Labor has promised a more favourable relationship with the public service than the often antagonistic approach of the previous government, but it faces big challenges delivering on its promises.
It also wants the public service to be more efficient, and while it won’t be increasing the blunt instrument that is the efficiency dividend, it won’t be abolishing it either.
During the campaign, new Finance and Public Service Minister Katy Gallagher said Labor would focus on rebuilding capability, reducing reliance on consultancies and labour hire, and negotiating with staff representatives on pay and conditions in good faith.
The staffing cap will go, as will the wages tied to the private sector.
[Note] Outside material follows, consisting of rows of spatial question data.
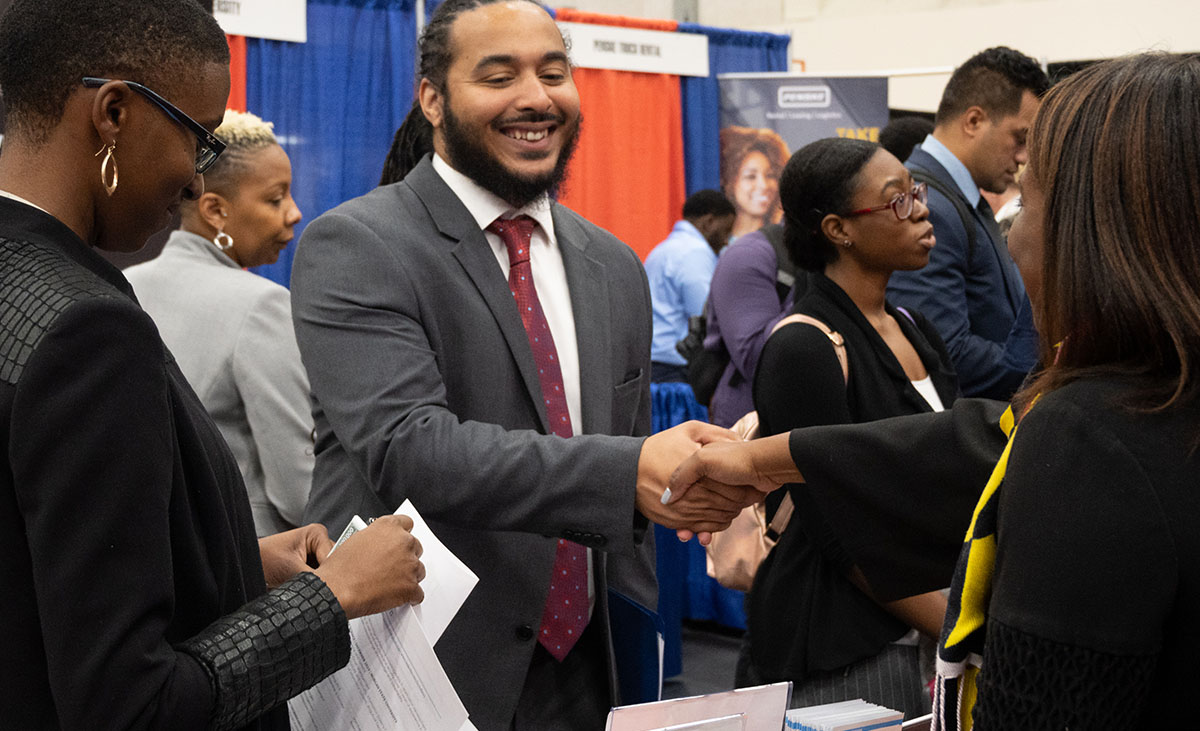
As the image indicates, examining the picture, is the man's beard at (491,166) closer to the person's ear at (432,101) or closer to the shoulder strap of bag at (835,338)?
the person's ear at (432,101)

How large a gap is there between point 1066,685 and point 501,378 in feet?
3.64

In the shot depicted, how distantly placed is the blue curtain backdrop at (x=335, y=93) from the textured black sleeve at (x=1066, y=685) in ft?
17.2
That could be a recipe for a blowout in agency costs in an environment of mega-deficits if Labor moves too quickly.
ANU Professor John Wanna says the government will need to manage change carefully and target a few areas where it wants to see real progress.
Given the public service looks like it will grow, particularly if an integrity commission is to be legislated, Professor Wanna says the government will have to find ways of managing that increase.
That could be through budget measures, staffing priorities, such as hiring online workers rather than administrators, or wringing greater efficiencies out of the APS, a notoriously difficult thing to do.
He says getting rid of consultants is easy to do as contracts lapse, but Labor-inclined firms are already touting for business, so that, combined with a lack of in-house skills, may impede change there.
“If there are things in the public service that you don’t have the skills for, you’ve almost now got to go to bring consultants in to do some of that work because you don’t have the skills in house,” Professor Wanna says.
“One of the big areas is Defence. Defence has very few in-house skills anymore … on the administrative departmental side, they are just basically contract managers.”
He suggests the government should focus on some targeted capacity building, rebuilding technical expertise in particular areas such as the Australian Bureau of Statistics and operational areas in Defence.
It could also build on practices already operating in some agencies, such as the Australian National Audit Office, which may outsource but retain a presence in the work to ensure quality and that the agency is not deskilled.
“You could do that in education, aged care, social policy and housing,” Professor Wanna says.
“You could do a similar sort of thing where you’ve got the Commonwealth involved in the deliberations on how something’s going to be carried out and that would skill up on-the-ground capacity.”
It would also mean public servants getting out of the office and doing more fieldwork.
The pay issue is compounded by grade inflation and the huge bulge of Executive Level 1 staff who should be on a leadership trajectory but were often performing administrative work at the level of APS5.
He sees scope for rationalising the executive levels and restoring some sanity to the staff classifications, but the challenge is the intense competition for staff and the difficulty retaining them, particularly fickle millennials.
“You could pay them out and use that money to recruit at four or five levels and bring people along,” he says.
Professor Wanna also says there could be savings in the Commonwealth having more oversight in the programs it funds through joint program management, although the states will baulk at that.
“The Commonwealth could have a lot of mileage in getting better quality services in that area,” he says.
Professor Wanna agrees with Senator Gallagher’s view that the Australian Public Service Commission has been sidelined and could play a bigger leadership role, calling for a review of its functions.
He also wants Labor to reinvigorate the joint parliamentary committee on public administration, which is largely ineffective.
“That committee could be much more active investigating the performance in the public sector,” Professor Wanna says.
“You would get a lot of the Teals and Greens on side to strengthen the mandate of the parliamentary committee to explore public sector performance.”